What you have to do
Pull every line from the material below that contains the string "lens". Matching is case-sensitive.

Source material
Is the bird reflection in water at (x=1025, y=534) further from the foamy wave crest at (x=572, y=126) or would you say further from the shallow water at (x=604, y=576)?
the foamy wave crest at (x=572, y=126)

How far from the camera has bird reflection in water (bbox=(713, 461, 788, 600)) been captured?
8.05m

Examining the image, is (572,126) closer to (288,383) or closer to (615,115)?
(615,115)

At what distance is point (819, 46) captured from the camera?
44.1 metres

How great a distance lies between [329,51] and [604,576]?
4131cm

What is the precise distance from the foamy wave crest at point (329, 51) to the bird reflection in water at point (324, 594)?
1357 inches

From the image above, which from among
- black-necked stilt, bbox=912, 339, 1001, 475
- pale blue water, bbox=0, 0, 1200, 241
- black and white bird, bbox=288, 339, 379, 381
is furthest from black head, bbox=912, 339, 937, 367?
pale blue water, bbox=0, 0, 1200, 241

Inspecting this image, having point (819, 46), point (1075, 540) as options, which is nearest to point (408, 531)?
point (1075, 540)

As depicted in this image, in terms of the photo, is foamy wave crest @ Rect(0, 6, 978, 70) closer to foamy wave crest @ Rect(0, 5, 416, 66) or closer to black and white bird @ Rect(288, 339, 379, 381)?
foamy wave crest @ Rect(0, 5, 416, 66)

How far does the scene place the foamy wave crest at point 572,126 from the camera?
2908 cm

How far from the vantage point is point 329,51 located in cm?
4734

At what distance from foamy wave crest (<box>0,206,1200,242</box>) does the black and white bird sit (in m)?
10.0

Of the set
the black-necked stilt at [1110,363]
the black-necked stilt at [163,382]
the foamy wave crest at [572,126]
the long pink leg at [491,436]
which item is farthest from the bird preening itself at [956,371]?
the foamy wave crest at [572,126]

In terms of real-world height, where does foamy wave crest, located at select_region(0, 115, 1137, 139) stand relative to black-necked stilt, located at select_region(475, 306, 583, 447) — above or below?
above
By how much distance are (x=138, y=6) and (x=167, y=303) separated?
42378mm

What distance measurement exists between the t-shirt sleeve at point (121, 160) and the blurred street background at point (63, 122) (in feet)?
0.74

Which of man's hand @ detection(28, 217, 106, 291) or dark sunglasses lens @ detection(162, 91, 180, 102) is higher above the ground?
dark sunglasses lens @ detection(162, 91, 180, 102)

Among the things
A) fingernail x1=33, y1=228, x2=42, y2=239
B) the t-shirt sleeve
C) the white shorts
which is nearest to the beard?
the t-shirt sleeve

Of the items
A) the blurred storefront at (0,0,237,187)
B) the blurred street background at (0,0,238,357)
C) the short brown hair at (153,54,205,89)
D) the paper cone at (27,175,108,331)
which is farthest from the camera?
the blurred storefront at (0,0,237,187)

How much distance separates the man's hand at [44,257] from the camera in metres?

---

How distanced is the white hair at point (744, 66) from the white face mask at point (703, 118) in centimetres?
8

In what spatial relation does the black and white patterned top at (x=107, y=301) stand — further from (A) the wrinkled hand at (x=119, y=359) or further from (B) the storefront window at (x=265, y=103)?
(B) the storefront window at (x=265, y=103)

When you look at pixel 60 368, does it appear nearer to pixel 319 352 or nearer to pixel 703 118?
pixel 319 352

...

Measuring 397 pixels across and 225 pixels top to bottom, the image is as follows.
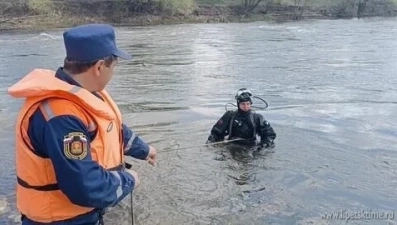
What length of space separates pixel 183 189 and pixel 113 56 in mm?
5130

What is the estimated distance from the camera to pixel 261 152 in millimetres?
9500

Response to the task
Which of man's hand @ detection(28, 217, 106, 291) or dark sunglasses lens @ detection(162, 91, 180, 102) is higher above the ground?
dark sunglasses lens @ detection(162, 91, 180, 102)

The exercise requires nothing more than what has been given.